Teletrasporto, inquietante azione a distanza

Einstein non lo riteneva possibile e la chiamava “spooky action at a distance”, “inquietante azione a distanza”. Ora l’espressione è diventata il titolo di un libro di George Musser, uno dei più popolari divulgatori della fisica teorica della rivista Scientific American, appena pubblicato da Adelphi.

Il significato più esatto di “spooky” è “spaventoso”, nel senso dei fantasmi. Per Einstein ammettere l’esistenza del teletrasporto equivaleva a riconoscere una realtà soprannaturale. Per molti scienziati dell’epoca era una specie di scomunica.
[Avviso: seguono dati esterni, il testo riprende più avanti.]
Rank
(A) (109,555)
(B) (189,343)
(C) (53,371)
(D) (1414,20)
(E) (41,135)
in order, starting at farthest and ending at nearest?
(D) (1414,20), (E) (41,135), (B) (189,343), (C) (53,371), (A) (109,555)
Einstein mostrò in un famoso articolo che, secondo la meccanica quantistica, due particelle potevano influenzarsi istantaneamente a distanza, una possibilità negata dalla teoria della relatività. Le spiegazioni possibili erano due. La meccanica quantistica potrebbe “non essere completa”, cioè potrebbero esserci proprietà della materia che ne determinano il comportamento ma che ancora non abbiamo scoperto. Oppure si sarebbe dovuto buttare a mare il principio di località.

La “località” sembrava una proprietà indiscutibile della realtà, prima ancora della teoria fisica: significa che ogni cosa ha una posizione ben precisa e che le cose interagiscono prima con quelle a cui sono vicine. Nella teoria della relatività di Einstein, questo si traduce in una proprietà ben definita: particelle, onde, segnali non possono trasmettersi istantaneamente da un punto all’altro, visto che non possono viaggiare più velocemente della luce (300 mila chilometri al secondo). Rinunciare a questo limite significava abbandonare la teoria della relatività ristretta, a cui la stessa meccanica quantistica doveva parte del suo successo empirico. Impossibile. Fu chiamato “il paradosso EPR” dalle iniziali dei suoi scopritori.

Negli anni sessanta, tuttavia è stato possibile osservare il fenomeno si chiama “entanglement”, cioè “intreccio”, attraverso la generazione in laboratorio due fotoni “intrecciati” (cioè due raggi di luce di debolissima intensità ottenuti dalla separazione di un raggio appena più intenso e che procedono in direzioni diverse). Questi raggi di luce, secondo la meccanica quantistica, hanno proprietà fisiche intrinsecamente casuali, che assumono un valore solo dopo essere state misurate: una di queste è la polarizzazione della luce, lo stesso fenomeno contro cui combattono i fotografi quando vogliono eliminare i riflessi dalle foto con i filtri.

Se i fotoni si allontanano tra loro e si misura separatamente la loro polarizzazione, si ottengono valori statisticamente correlati l’uno all’altro, come se anche a grande distanza i fotoni si “copiassero” istantaneamente l’uno sull’altro. Esperimenti del genere sono stati ripetuti su distanze enormi, come quelle che separano la terra dai satelliti in orbita.

Se ci si riuscisse con tutte le particelle che compongono un’automobile, riusciremmo a far comparire un’automobile esattamente uguale a un’altra dal nulla: per questo si parla di teletrasporto. Per ora gli scienziati se ne occupano una particella per volta, ma chissà. In ogni caso, la meccanica quantistica sembra decisamente “non locale”.